Wer die Wahl hat, …

Eines gleich mal vorweg: Fürs Schorschla gibt es nur eine akzeptable Ausrede,

 

am Sonntag nicht zur Wahl zu gehen. Nämlich die, dass man die Briefwahl - für die man sich übrigens noch bis Freitag registrieren kann (s.S. 7) - genutzt hat und seine Stimmen auf dem Postweg ins Wahllokal geschickt hat.
Politikverdrossenheit hin oder her: Das demokratische Wahlrecht ist ein Segen, um den auch heute noch viele Menschen auf unserem Globus unter Einsatz ihres Lebens kämpfen. Oftmals leider vergebens. Natürlich versteht es Schorschla den Unmut vieler Mitbürgerinnen und Mitbürger – auf der Arbeit, im Bekanntenkreis und auch am geliebten Stammtisch. Aber den Kopf in den Sand stecken, tagtäglich über alles schimpfen und mosern und dann am „Tag X“ auf Stimmverweigerer machen „weil man ja eh nichts ändern kann“: Das ist und bleibt unterste Schublade.
Klar steigt auch beim Schorschla der Blutdruck, wenn er über die „Causa Maaßen“ nachdenkt, wenn unser GroKo-Führungspersonal verbale Eiertänze vollführt oder sich völlig überforderte Minister hinter nichtssagenden Floskeln verstecken. Aber all das ist keine annehmbare Entschuldigung für die Stimmverweigerung. Denn – ob Sie es glauben oder nicht: Es gibt auch ganz viele engagierte, intelligente und zukunftsorientierte Frauen und Männer in unseren demokratischen Parteien. In Bayern. Und auch im Rest der Republik. Junge Menschen, die sich für eine lebenswerte Zukunft einsetzen; Ehrenamtliche, die für gesunde Lebensbedingungen kämpfen; Initiativen, denen ein freundliches, hilfsbereites Miteinander am Herzen liegt.

Deutschland ist ein wunderbares Land. Das sollten wir uns immer wieder bewusst machen. Wir haben ein funktionierendes Gesundheits- und Sozialsystem. Unsere Luft ist sauber - viel sauberer als in vielen anderen Ländern. Unsere Kinder gehen in Kindergärten und Schulen, wer Arbeiten möchte, findet auch einen Job. Ja, natürlich gibt es auch bei uns Ungerechtigkeiten, sind zu versteuernde Renten fragwürdig niedrig, wird teils Unmenschliches von Pflegekräften verlangt, kann sich nicht jeder den Chefarzt oder eine adrette Mietwohnung leisten. Und ja: Es gibt sicher einige Länder, z.B. in Skandinavien, die das eine oder andere Gesellschaftsproblem sinnvoller und nachhaltiger lösen als es Frau Merkel und ihre politischen Mitstreiter so machen. Aber es steht außer Frage, dass es „uns Deutschen“ doch zum Großteil richtig gut geht. Dass wir meist auf sehr hohem Niveau jammern – nicht, weil es uns schlecht geht, sondern weil es anderen besser oder unserer Meinung nach einfach zu gut geht.
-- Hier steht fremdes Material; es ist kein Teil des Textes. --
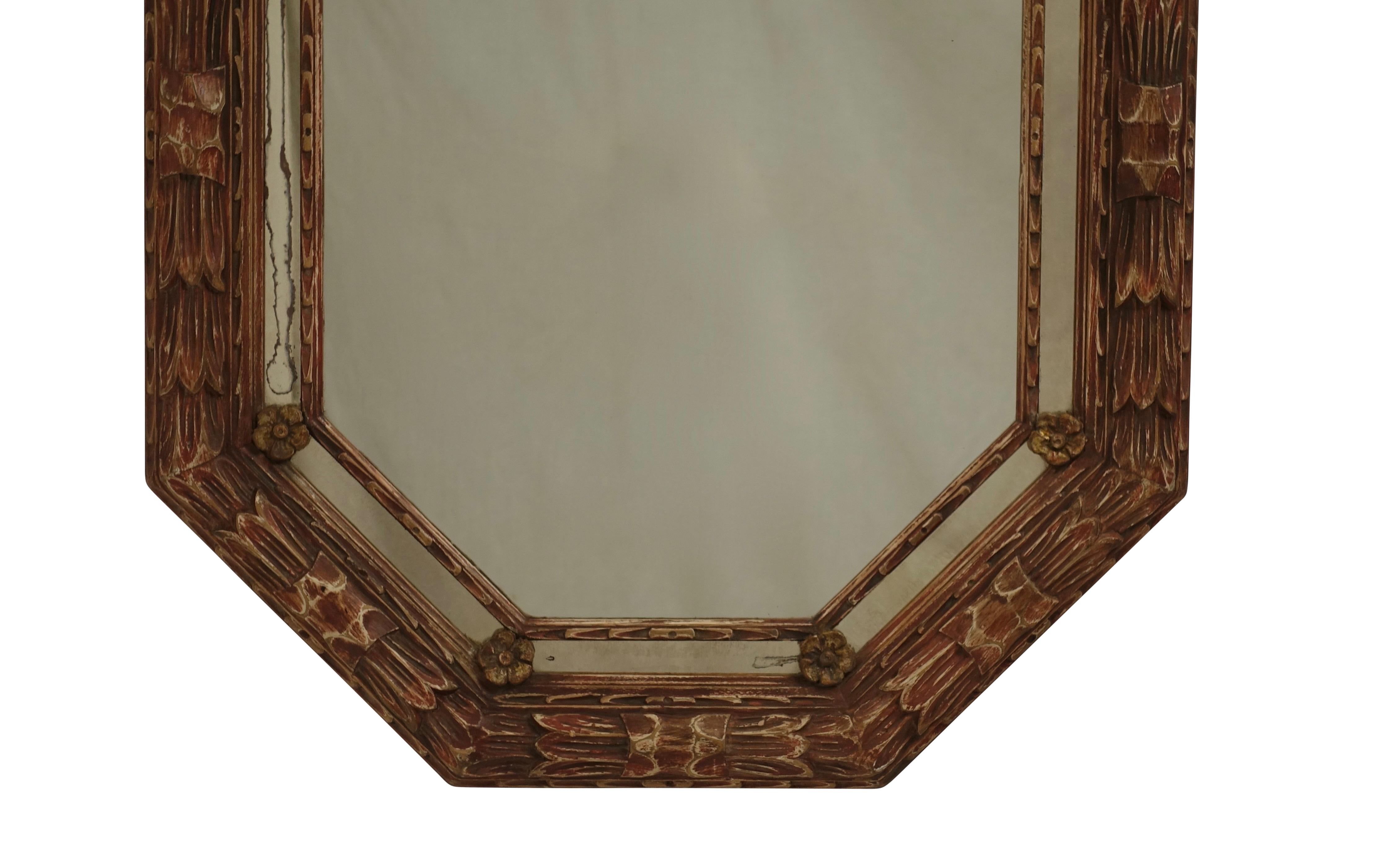 20th Century Carved and Painted Octagonal Mirror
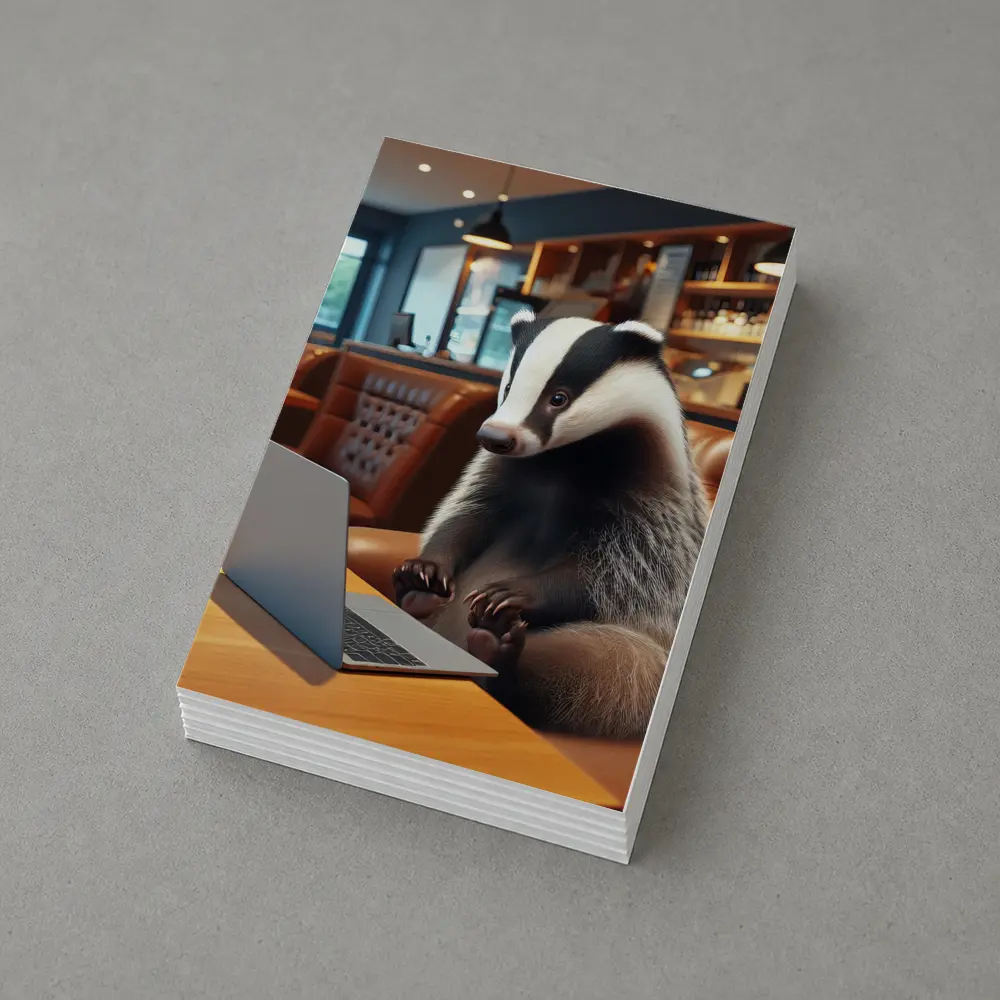 Badger Working On Laptop In Cafe – Postcards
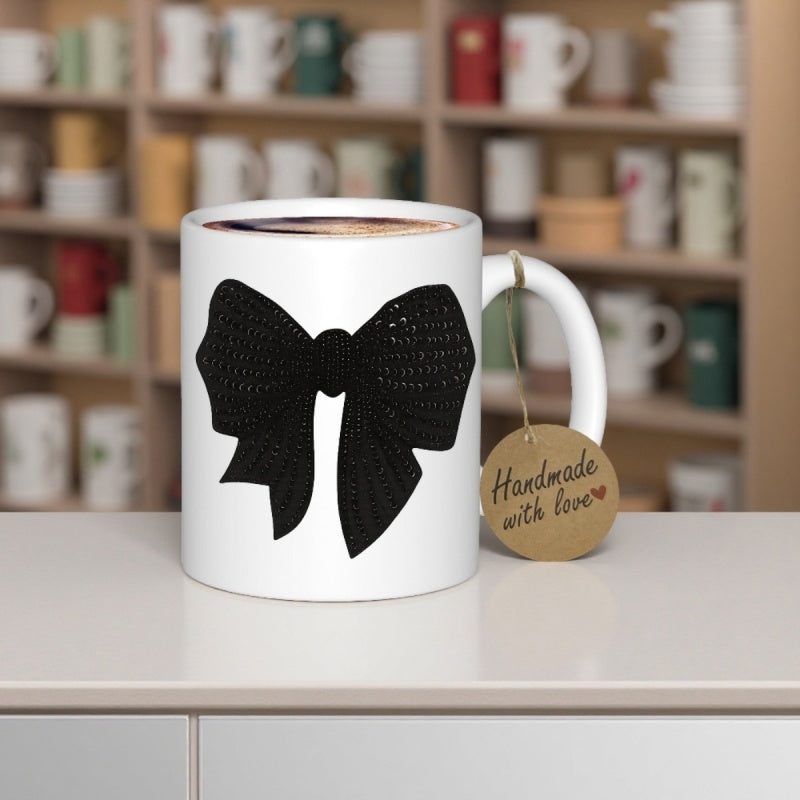 Tailorly White Ceramic 11 oz Mug - Elegant Silhouette With Classic Ribbon Design And Textured Dark Finish Bow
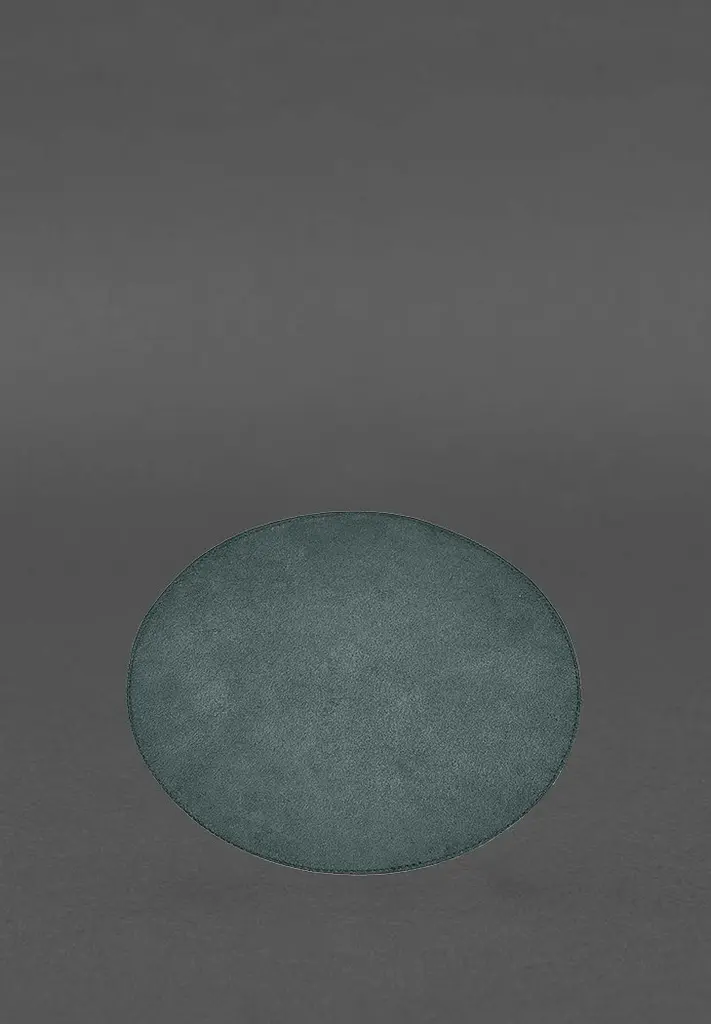 Круглый коврик для мышки из натуральной кожи зеленый краст - фото 5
Es Schorschla schweift etwas vom Thema ab. Aber auch darüber sollten wir mal nachdenken. Es gibt aktuelle Umfragen, die Anlass zu Diskussionen geben. Einstellig? Zweistellig? In den Landtag? Oder doch nicht? Bei den möglichen Farbkombinationen der Koalitionen in Bayern gehen den Journalisten schon die Flaggen und Wortspiele aus, die Schuldigen für mögliche Wahldisaster sind schon gefunden, noch bevor das Volk überhaupt abgestimmt hat. Und erinnern wir uns. Den Brexit und einen US-Präsidenten Trump würde es nicht geben, wären diese Umfragen auch nur ansatzweise eingetroffen. Es Schorschla geht sogar noch einen Schritt weiter: Vielleicht müssten wir gar nicht mit Brexit und Trump leben, hätte es diese Umfragen im Vorfeld der Abstimmungen gar nicht gegeben. Was nichts weiter heißen soll, als dass niemand weiß, was wirklich kommen wird. Deshalb eine Herzensbitte: Gehen Sie am Sonntag wählen, machen Sie Ihre Kreuzchen. Wo auch immer. Eine kleine Entscheidungshilfe für die Unentschlossenen ist dabei sicherlich der Wahl-O-Mat, den das WOBLA auf den Seiten 7 und 8 in dieser Ausgabe abgedruckt hat. Nehmen Sie sich die Zeit, beantworten Sie die 38 Fragen und überprüfen Sie Ihre Wünsche mit den Angeboten der Parteien. Dann steht der richtigen Wahl eigentlich nichts mehr im Wege.